Dia menegaskan kecacingan jarang menyebabkan kematian secara langsung, melainkan adanya komplikasi yang bisa menyebabkan kondisi fatal. Ia juga menyoroti sifat penyakit ini yang berkembang secara perlahan.
"Kalau kecacingan, hal penting yang harus kita ingat adalah penyakit ini berjalannya lambat, tidak berjalan dengan segera," ujarnya.
Penyakit ini butuh waktu untuk menimbulkan gejala, bahkan hingga gejala berat. Oleh karena itu, kata dia, langkah pencegahan dan pengobatan dini sangatlah penting agar kondisi tidak sampai memburuk. Meskipun tidak menyebabkan mortalitas yang tinggi, kecacingan secara signifikan memengaruhi tumbuh kembang anak karena sifatnya yang berlangsung lama.
Meski tidak menyebabkan kematian secara langsung, kecacingan bisa memicu komplikasi fatal. Karakteristik penyakit yang lambat ini sering kali membuat orang tua terlena. Padahal, penanganan dini sangat penting agar kecacingan tidak sampai menyebabkan komplikasi.
Infeksi cacing
Salah satu penyebab utama penularan cacing adalah melalui tanah. Jika seseorang buang air besar di tanah, telur cacing yang dikeluarkan melalui tinja dari penderita akan berkembang di tanah menjadi bentuk infektif. Faktor inilah yang membuat kesehatan lingkungan menjadi sangat penting.
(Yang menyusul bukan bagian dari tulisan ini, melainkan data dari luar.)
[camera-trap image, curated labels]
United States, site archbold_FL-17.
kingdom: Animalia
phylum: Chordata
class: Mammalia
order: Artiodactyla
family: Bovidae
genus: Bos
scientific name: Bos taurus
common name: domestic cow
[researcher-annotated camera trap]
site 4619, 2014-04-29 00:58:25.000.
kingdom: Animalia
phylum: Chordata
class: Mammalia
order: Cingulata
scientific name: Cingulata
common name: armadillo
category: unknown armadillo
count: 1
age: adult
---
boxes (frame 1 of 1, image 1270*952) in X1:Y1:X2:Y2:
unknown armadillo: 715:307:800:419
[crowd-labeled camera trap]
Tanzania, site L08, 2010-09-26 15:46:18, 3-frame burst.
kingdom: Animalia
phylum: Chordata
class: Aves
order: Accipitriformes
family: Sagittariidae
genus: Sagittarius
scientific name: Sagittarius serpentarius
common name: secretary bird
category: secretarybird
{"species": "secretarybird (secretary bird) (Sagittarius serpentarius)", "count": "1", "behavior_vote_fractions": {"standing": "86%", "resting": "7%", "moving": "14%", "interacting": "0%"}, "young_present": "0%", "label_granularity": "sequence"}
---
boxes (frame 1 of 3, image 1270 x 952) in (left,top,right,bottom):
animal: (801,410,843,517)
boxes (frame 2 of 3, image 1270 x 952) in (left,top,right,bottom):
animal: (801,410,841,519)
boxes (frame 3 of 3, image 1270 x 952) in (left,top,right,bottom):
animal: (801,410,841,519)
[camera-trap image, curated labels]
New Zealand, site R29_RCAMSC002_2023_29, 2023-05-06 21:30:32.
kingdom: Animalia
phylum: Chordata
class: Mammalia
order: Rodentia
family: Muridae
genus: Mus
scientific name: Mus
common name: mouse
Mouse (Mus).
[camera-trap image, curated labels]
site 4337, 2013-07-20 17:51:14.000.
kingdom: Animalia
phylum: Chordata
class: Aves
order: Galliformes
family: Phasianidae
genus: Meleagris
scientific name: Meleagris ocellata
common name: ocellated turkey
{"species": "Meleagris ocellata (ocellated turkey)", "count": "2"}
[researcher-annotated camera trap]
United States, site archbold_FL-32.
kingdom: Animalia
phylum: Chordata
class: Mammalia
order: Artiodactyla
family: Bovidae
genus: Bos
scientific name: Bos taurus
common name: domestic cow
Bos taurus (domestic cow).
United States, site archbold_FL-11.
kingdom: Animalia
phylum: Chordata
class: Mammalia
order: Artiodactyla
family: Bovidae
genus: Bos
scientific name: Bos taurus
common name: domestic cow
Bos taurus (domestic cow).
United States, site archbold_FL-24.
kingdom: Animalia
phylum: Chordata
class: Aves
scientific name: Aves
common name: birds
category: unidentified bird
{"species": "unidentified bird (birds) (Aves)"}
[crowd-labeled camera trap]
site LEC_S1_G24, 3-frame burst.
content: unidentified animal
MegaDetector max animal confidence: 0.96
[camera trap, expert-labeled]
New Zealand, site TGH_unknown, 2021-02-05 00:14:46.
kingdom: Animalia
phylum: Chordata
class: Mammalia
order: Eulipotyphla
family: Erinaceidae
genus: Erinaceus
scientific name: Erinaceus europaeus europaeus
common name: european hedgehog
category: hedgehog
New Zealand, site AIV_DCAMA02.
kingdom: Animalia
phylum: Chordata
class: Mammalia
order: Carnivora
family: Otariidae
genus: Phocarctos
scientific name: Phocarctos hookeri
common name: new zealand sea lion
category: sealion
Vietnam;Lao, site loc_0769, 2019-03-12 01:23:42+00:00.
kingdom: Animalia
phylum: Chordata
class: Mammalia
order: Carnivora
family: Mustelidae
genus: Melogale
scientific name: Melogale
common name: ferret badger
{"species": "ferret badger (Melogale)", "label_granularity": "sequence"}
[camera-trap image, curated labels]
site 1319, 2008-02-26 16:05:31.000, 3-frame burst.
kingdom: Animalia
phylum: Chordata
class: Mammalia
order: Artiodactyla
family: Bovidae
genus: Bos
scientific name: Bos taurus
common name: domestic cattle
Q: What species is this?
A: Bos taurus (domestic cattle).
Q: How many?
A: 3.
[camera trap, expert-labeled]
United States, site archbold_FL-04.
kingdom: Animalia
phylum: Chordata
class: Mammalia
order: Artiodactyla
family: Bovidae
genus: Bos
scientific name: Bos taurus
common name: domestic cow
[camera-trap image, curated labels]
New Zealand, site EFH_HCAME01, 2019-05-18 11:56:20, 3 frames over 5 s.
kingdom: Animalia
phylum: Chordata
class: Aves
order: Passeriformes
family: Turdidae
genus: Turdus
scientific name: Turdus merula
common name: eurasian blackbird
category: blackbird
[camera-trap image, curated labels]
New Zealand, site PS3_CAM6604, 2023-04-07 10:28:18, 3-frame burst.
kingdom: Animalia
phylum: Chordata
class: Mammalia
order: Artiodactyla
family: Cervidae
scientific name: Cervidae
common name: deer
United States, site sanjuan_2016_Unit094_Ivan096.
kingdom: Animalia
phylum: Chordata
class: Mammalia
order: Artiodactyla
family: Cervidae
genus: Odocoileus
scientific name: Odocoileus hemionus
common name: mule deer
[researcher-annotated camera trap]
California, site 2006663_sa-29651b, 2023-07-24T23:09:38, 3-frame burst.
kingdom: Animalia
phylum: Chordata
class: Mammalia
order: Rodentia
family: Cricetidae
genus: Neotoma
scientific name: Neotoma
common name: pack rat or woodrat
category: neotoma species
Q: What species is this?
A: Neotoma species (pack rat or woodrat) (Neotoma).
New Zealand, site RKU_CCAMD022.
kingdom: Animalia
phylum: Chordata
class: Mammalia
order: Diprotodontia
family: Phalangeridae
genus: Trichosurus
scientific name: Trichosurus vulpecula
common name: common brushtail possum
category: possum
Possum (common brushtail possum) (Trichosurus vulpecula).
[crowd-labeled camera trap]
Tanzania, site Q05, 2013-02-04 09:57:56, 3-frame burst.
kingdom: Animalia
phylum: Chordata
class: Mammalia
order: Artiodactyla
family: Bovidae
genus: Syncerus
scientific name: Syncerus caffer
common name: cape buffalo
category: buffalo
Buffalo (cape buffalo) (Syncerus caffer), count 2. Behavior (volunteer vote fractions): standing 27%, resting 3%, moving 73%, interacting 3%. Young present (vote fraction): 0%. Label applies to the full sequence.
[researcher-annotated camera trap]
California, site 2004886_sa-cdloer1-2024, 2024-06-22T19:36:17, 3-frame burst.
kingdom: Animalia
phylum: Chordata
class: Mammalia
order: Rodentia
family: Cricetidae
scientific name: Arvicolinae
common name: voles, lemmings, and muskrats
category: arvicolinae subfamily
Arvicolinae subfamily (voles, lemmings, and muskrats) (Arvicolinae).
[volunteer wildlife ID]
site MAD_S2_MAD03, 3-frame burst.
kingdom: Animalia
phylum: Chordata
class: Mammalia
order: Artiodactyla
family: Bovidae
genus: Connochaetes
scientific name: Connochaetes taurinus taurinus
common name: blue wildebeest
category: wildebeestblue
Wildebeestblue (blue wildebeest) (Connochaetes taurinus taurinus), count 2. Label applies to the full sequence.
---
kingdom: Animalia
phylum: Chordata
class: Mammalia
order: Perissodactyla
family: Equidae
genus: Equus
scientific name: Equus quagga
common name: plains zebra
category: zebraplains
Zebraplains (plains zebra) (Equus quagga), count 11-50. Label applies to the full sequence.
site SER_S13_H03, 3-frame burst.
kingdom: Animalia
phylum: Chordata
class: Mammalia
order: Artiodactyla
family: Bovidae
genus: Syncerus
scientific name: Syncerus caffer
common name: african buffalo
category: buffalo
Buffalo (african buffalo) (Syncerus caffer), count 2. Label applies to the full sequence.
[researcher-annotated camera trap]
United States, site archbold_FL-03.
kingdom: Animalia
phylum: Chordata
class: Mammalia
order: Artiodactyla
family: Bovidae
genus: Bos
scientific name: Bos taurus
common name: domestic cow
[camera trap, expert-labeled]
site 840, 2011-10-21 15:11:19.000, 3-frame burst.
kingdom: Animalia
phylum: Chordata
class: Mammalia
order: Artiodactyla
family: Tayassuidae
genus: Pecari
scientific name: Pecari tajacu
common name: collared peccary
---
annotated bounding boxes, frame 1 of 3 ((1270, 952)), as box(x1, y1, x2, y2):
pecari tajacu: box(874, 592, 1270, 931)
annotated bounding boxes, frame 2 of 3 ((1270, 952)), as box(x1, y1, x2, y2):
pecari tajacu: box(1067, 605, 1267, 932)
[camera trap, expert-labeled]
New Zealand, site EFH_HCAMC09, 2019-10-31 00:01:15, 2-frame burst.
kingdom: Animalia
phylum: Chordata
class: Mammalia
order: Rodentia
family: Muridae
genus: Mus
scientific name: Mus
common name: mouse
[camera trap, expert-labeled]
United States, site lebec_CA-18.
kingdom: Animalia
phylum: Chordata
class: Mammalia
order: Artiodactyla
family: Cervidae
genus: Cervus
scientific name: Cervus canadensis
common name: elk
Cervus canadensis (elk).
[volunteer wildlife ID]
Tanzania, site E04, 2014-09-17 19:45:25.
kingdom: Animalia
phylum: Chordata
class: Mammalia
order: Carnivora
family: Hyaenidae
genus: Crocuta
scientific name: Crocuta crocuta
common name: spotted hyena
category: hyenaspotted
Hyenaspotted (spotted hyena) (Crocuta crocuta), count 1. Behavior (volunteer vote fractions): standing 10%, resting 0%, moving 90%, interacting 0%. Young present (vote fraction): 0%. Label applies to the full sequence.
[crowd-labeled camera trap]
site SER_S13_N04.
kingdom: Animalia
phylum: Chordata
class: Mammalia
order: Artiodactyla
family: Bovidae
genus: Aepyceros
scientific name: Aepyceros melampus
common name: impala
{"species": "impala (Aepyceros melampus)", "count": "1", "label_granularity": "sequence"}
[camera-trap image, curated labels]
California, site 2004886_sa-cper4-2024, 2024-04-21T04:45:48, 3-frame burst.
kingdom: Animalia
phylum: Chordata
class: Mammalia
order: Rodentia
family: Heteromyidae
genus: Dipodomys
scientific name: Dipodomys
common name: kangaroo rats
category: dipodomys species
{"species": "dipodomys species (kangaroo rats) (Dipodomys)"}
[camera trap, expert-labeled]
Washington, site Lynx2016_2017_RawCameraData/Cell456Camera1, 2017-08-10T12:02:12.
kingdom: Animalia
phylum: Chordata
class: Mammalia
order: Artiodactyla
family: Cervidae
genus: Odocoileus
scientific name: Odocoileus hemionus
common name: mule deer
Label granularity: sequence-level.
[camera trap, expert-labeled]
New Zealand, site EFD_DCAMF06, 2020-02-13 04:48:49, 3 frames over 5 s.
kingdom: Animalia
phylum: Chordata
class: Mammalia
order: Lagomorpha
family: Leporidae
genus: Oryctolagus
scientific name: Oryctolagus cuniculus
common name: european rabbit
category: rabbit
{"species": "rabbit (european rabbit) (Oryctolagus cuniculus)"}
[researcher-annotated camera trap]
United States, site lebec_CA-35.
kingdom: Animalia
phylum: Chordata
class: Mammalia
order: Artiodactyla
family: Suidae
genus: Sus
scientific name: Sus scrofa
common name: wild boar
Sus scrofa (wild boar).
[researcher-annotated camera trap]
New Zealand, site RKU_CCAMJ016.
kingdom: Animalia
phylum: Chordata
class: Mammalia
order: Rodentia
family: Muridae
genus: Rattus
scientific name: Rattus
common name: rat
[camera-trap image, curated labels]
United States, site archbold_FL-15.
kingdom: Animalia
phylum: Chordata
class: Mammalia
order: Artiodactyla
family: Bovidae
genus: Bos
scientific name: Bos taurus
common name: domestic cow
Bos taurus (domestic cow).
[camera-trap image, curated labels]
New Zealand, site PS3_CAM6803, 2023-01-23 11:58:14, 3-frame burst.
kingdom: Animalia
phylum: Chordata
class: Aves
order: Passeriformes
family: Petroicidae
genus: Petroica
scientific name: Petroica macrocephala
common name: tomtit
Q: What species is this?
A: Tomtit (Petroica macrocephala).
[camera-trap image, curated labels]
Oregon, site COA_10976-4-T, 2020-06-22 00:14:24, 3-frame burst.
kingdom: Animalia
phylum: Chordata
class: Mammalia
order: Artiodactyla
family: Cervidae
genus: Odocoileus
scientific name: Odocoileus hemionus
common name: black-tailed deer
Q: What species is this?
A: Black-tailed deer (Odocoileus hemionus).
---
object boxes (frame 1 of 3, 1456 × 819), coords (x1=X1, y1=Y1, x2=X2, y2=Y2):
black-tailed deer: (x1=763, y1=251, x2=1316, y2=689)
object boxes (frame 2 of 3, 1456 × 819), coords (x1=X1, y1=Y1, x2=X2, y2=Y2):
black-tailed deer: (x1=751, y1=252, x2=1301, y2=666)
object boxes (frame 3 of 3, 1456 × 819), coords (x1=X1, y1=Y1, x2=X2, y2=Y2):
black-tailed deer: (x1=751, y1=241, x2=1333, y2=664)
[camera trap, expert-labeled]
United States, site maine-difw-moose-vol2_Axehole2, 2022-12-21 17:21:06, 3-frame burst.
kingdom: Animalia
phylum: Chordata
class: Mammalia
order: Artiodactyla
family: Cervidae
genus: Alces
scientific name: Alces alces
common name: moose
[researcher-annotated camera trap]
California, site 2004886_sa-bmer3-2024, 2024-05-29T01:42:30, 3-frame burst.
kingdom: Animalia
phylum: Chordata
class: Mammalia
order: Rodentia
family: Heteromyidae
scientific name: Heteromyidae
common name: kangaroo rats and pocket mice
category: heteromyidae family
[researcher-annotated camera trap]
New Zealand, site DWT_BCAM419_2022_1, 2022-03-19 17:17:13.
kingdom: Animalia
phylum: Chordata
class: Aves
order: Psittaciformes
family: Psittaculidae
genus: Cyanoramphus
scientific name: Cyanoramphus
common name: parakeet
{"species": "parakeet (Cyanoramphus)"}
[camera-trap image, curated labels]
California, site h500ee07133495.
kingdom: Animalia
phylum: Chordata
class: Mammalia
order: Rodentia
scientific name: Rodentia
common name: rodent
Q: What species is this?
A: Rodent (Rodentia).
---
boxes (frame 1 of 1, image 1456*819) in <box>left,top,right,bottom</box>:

Jenis-jenis cacing yang sering menular melalui tanah antara lain cacing gelang, cacing cambuk, dan cacing tambang. Cacing gelang dikenal sebagai cacing yang paling sering menyebabkan masalah karena ukurannya yang besar sehingga bisa menyumbat organ.
Menurut dr Riyadi, mencegah kecacingan membutuhkan strategi komprehensif. Selain pemberian obat cacing massal, edukasi mengenai Perilaku Hidup Bersih dan Sehat (PHBS), seperti mencuci tangan pakai sabun dan penggunaan jamban sehat, harus terus digalakkan. Selain itu, peningkatan kemampuan SDM dan sarana laboratorium juga penting untuk mendeteksi dan memantau kasus secara akurat.
Penelitian dr Riyadi di Kabupaten Bandung menunjukkan bahwa faktor lingkungan seperti jarak sumber air bersih dengan tempat pembuangan kotoran yang tidak ideal serta kebersihan perorangan, seperti kebiasaan tidak memakai alas kaki dan kuku yang tidak bersih, menjadi faktor risiko signifikan. Oleh karena itu, edukasi harus mencakup perubahan kebiasaan sehari-hari.